#### Task to carry out:
Word for word, copy the records and drop the pictures.

#### Data in this exercise:
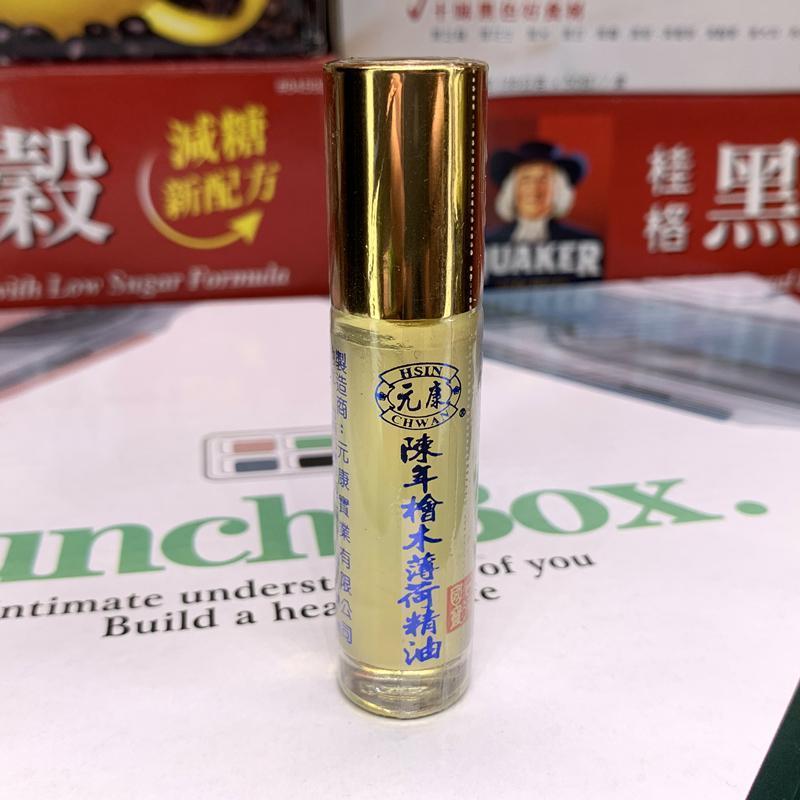 ไต้หวัน Kang Aged Cypress Peppermint Essential Oil Club 10ml ความงาม 3.201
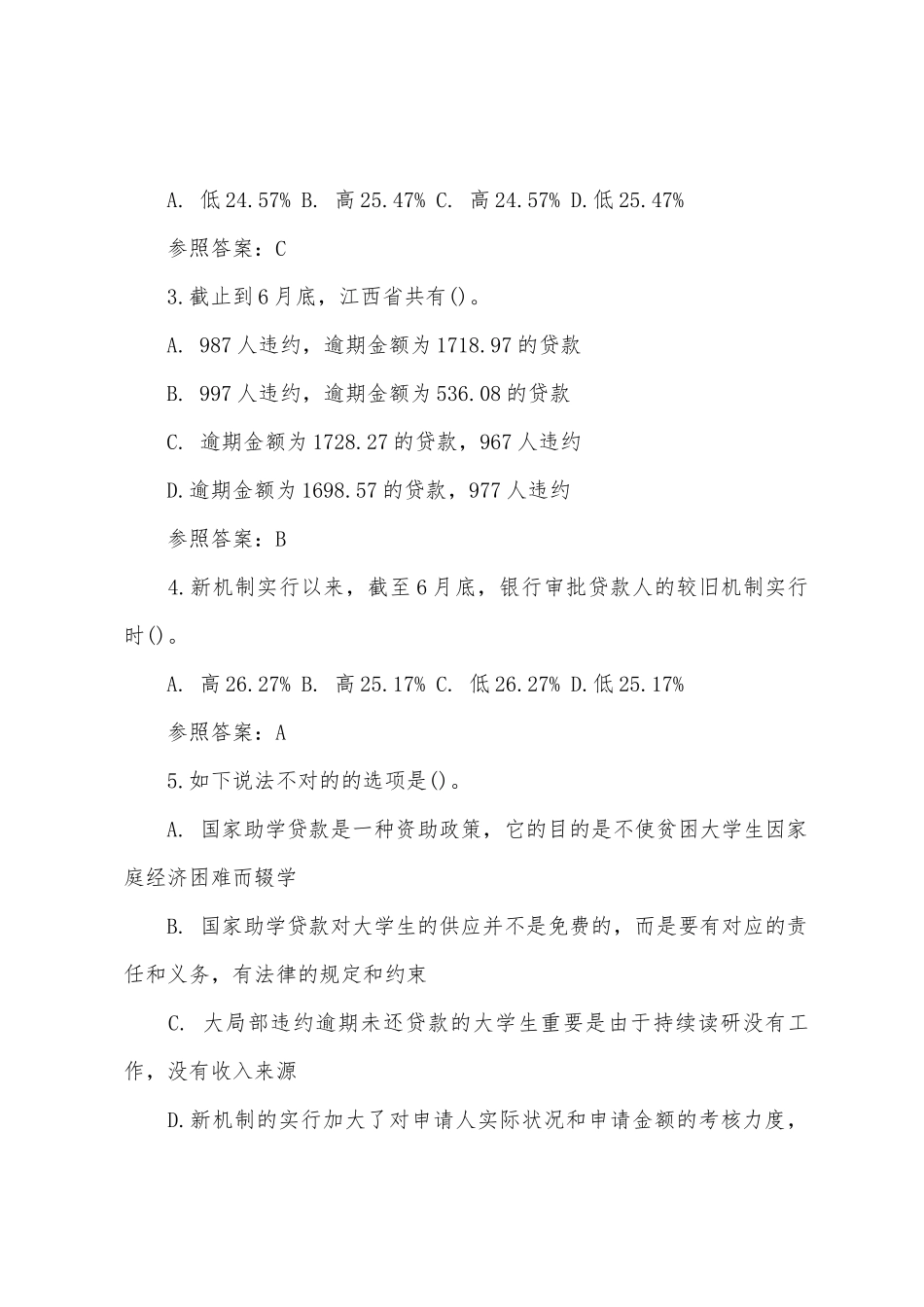 2025年公务员考试资料分析试卷及答案第五套_第2页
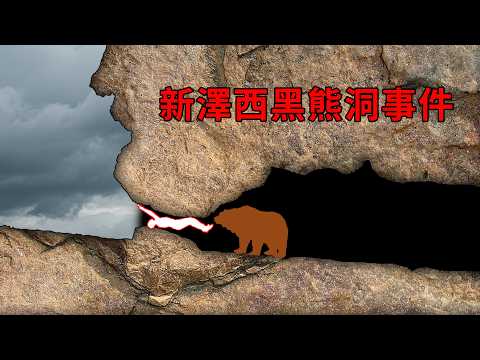 男子鑽洞，鑽到一半，發現一頭黑熊在拽他！新澤西黑熊洞事件始末
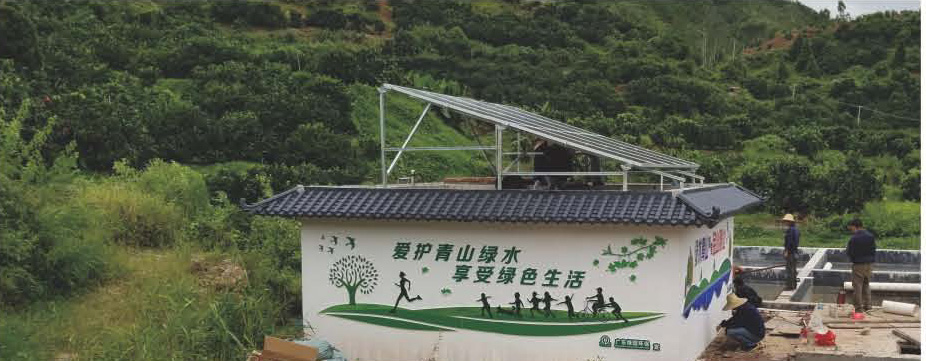 桃堯鎮(zhèn)珠玉村農(nóng)村生活污水處理工程
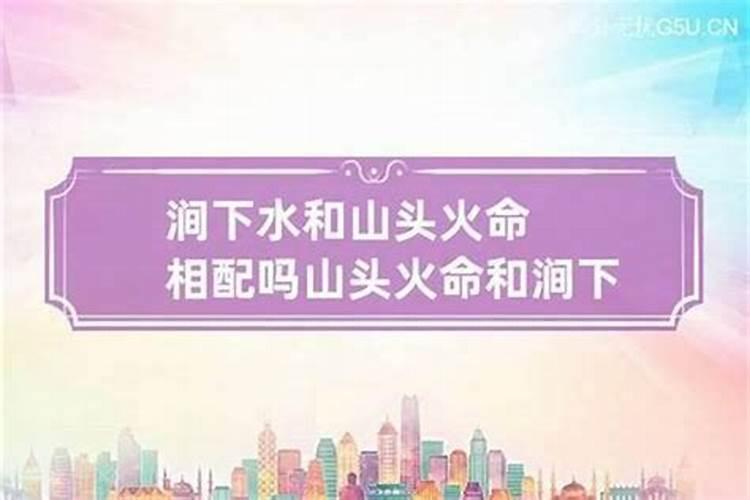 山头火命与水命：合婚的神秘密码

#### Problem solution:
 ไต้หวัน Kang Aged Cypress Peppermint Essential Oil Club 10ml ความงาม 3.201
 2025年公务员考试资料分析试卷及答案第五套_第2页
 男子鑽洞，鑽到一半，發現一頭黑熊在拽他！新澤西黑熊洞事件始末
 桃堯鎮(zhèn)珠玉村農(nóng)村生活污水處理工程
 山头火命与水命：合婚的神秘密码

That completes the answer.